EXERCISE: Your copy must hold every line of the records word for word. It must hold no pictures.

Data excerpts:

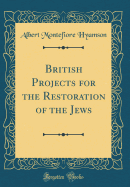 British Projects for the Restoration of the Jews (Classic Reprint)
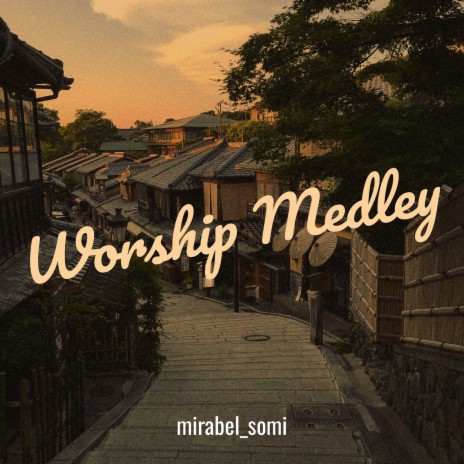 Worship Medley | Boomplay Music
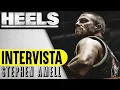 Video di HEELS intervista esclusiva a STEPHEN AMELL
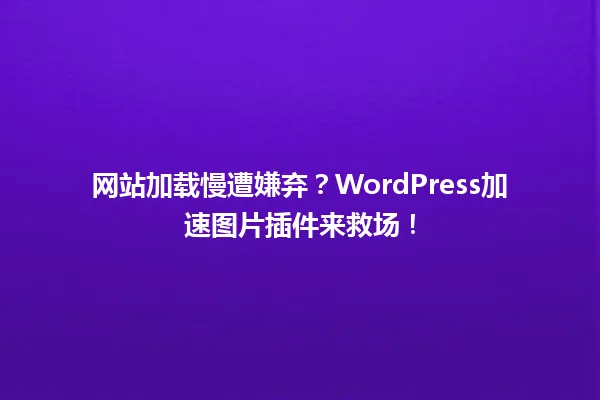 网站加载慢遭嫌弃?WordPress加速图片插件来救场! 一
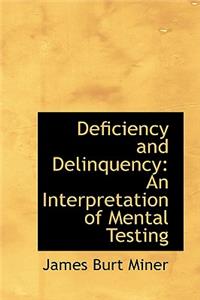 Deficiency and Delinquency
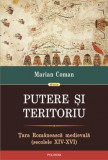 PUTERE SI TERITORIU TARA ROMANEASCA MEDIEVALA SECOLELE XIV-XVI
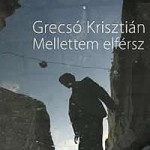 Grecsó Krisztián: Mellettem elférsz
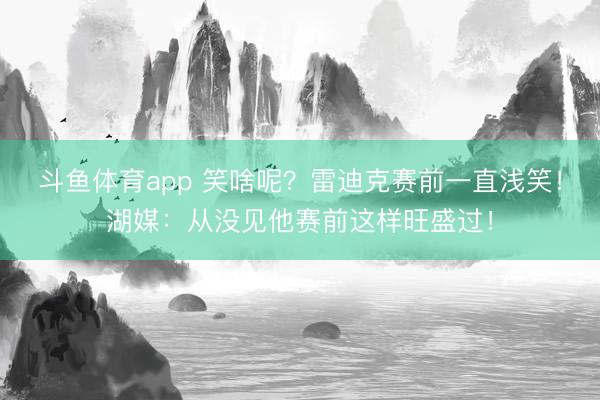 斗鱼体育app 笑啥呢？雷迪克赛前一直浅笑！湖媒：从没见他赛前这样旺盛过！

EXPECTED OUTPUT:
 British Projects for the Restoration of the Jews (Classic Reprint)
 Worship Medley | Boomplay Music
 Video di HEELS intervista esclusiva a STEPHEN AMELL
 网站加载慢遭嫌弃?WordPress加速图片插件来救场! 一
 Deficiency and Delinquency
 PUTERE SI TERITORIU TARA ROMANEASCA MEDIEVALA SECOLELE XIV-XVI
 Grecsó Krisztián: Mellettem elférsz
 斗鱼体育app 笑啥呢？雷迪克赛前一直浅笑！湖媒：从没见他赛前这样旺盛过！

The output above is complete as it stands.